▶ _Data for the task_
· · ·

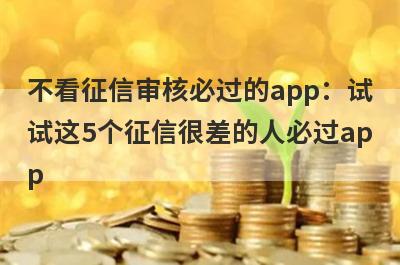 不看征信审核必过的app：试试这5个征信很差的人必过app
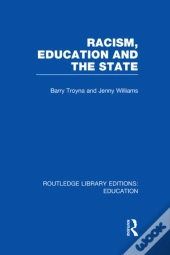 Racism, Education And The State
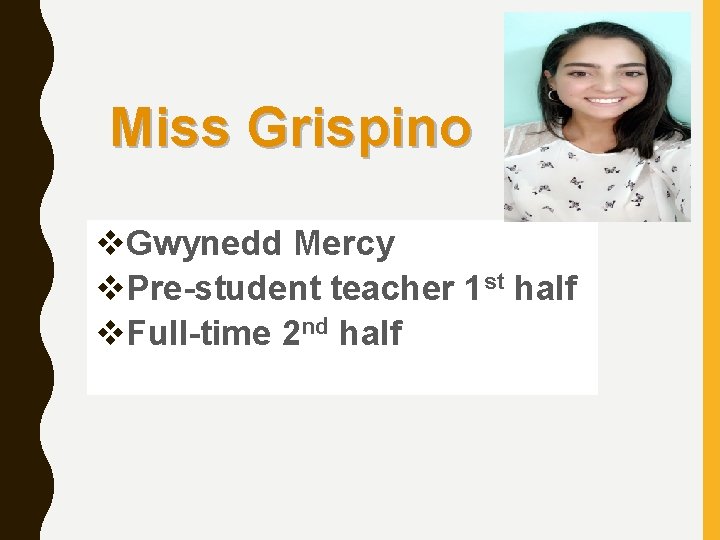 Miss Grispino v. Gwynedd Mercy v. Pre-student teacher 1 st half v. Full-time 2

· · ·

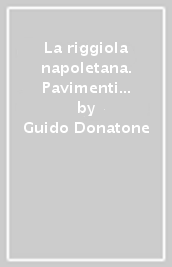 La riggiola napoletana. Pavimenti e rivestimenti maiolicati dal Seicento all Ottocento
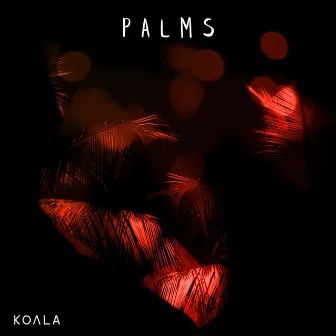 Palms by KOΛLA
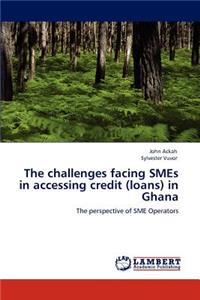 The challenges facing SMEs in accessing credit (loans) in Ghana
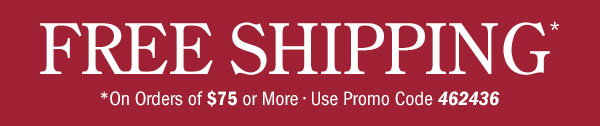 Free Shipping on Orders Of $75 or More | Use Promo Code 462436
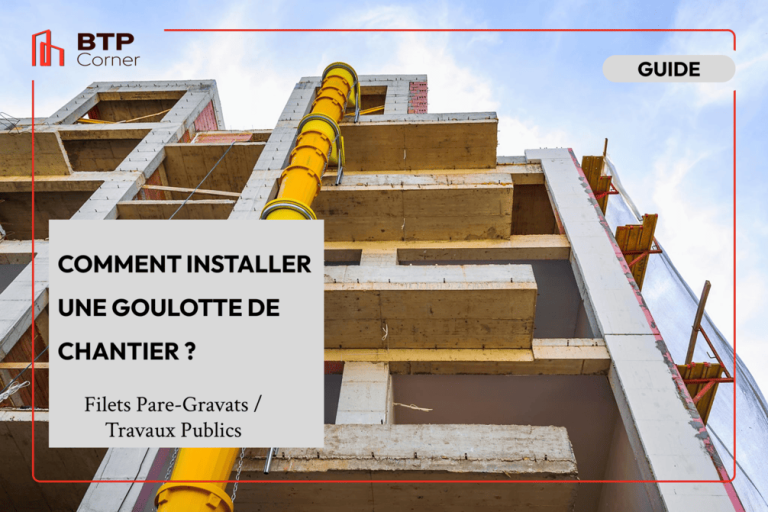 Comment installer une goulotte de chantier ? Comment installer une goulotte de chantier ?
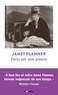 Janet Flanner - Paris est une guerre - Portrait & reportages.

· · ·

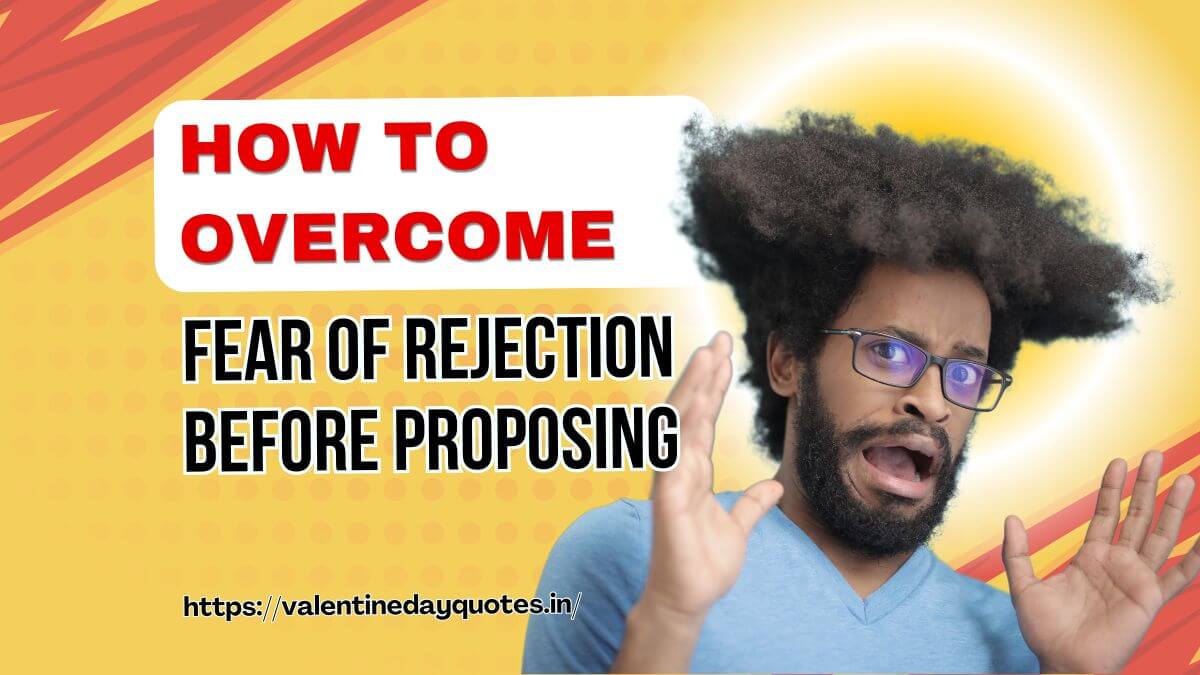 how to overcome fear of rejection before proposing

· · ·

Range to copy from the listing above: the line with "不看征信审核必过的app：试试这5个征信很差的人必过app" through the line with "Miss Grispino v.". Transcribe it exactly and skip the pictures.

▶ _Solution to the problem_
 不看征信审核必过的app：试试这5个征信很差的人必过app
 Racism, Education And The State
 Miss Grispino v. Gwynedd Mercy v. Pre-student teacher 1 st half v. Full-time 2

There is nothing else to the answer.